==== Data for this task
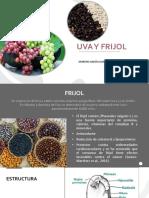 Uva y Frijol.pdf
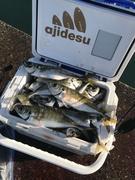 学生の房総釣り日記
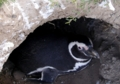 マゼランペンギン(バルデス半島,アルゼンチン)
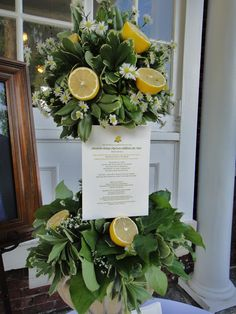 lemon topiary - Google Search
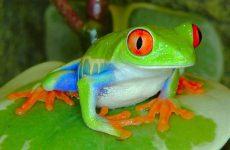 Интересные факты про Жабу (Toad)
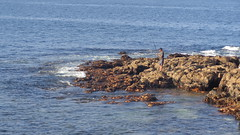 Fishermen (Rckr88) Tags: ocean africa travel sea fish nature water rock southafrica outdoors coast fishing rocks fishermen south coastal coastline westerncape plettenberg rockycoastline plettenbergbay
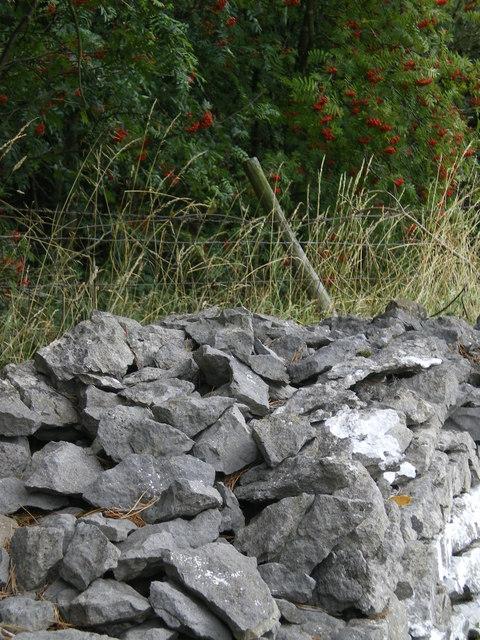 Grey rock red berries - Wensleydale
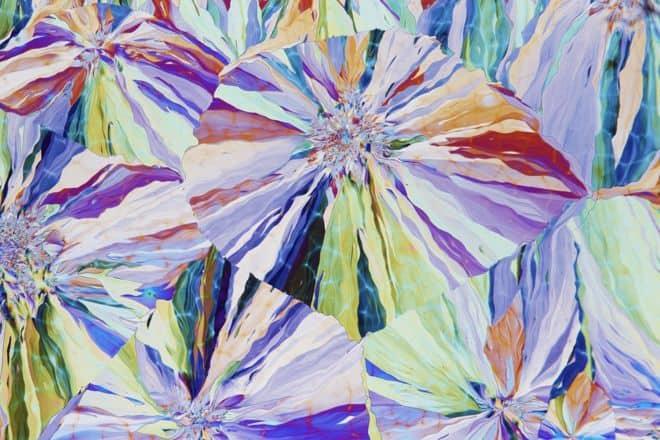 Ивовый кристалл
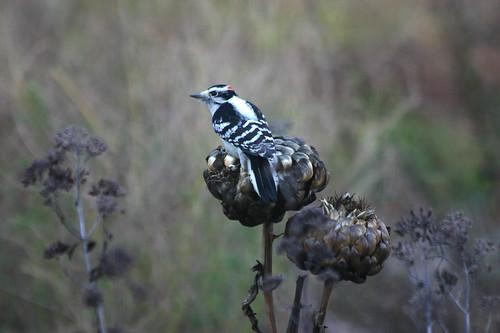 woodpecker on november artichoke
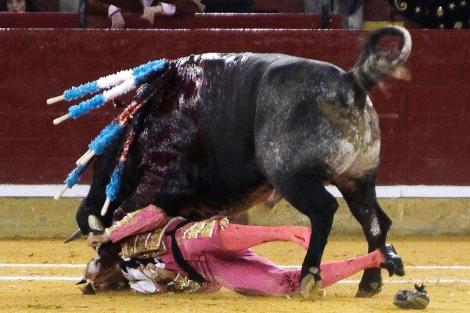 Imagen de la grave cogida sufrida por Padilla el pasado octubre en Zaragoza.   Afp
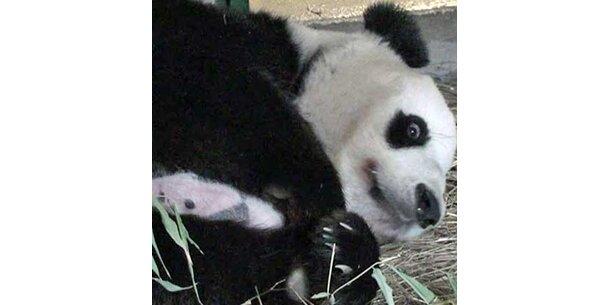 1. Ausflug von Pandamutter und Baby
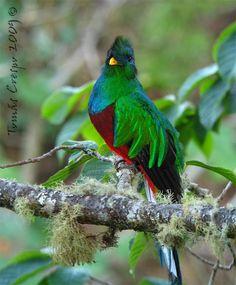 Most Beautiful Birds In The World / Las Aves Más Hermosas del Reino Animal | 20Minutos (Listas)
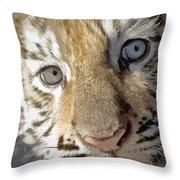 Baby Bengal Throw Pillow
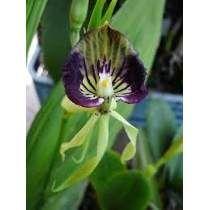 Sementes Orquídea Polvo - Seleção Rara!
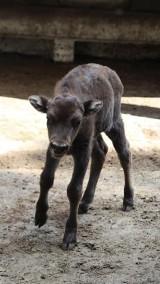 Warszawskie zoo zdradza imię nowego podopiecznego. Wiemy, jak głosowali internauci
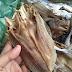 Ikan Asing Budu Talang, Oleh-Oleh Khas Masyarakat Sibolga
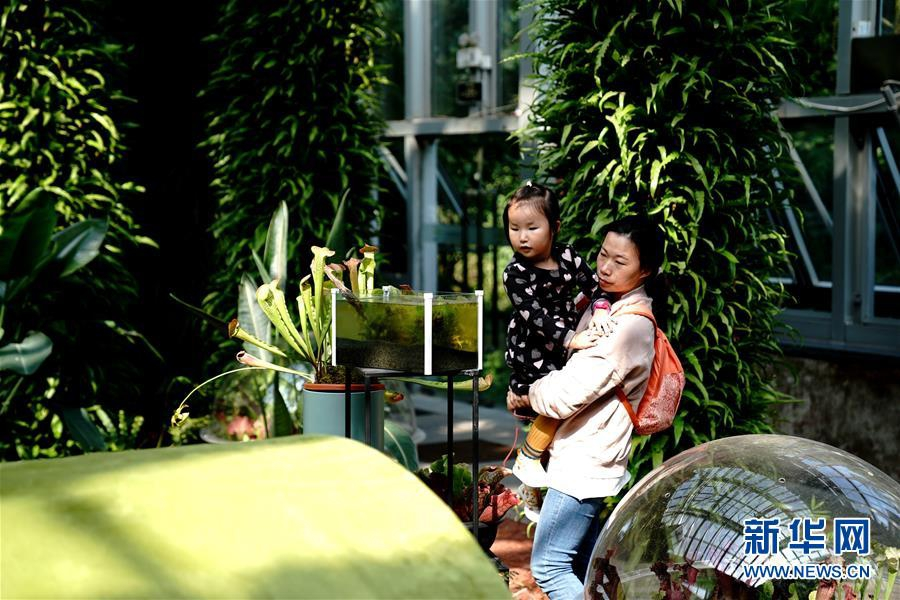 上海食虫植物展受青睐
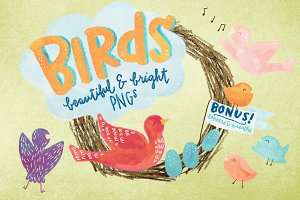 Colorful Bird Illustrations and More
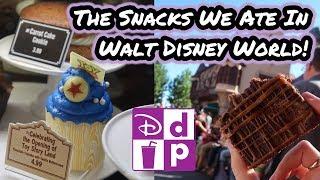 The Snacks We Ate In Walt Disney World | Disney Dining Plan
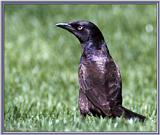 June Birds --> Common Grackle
========
*About this task*.
Beginning with the line that holds "woodpecker on november artichoke" and continuing to the end of the entries above, set down each line exactly, both ends included; include no pictures.

*Written solution*.
 woodpecker on november artichoke
 Imagen de la grave cogida sufrida por Padilla el pasado octubre en Zaragoza.   Afp
 1. Ausflug von Pandamutter und Baby
 Most Beautiful Birds In The World / Las Aves Más Hermosas del Reino Animal | 20Minutos (Listas)
 Baby Bengal Throw Pillow
 Sementes Orquídea Polvo - Seleção Rara!
 Warszawskie zoo zdradza imię nowego podopiecznego. Wiemy, jak głosowali internauci
 Ikan Asing Budu Talang, Oleh-Oleh Khas Masyarakat Sibolga
 上海食虫植物展受青睐
 Colorful Bird Illustrations and More
 The Snacks We Ate In Walt Disney World | Disney Dining Plan
 June Birds --> Common Grackle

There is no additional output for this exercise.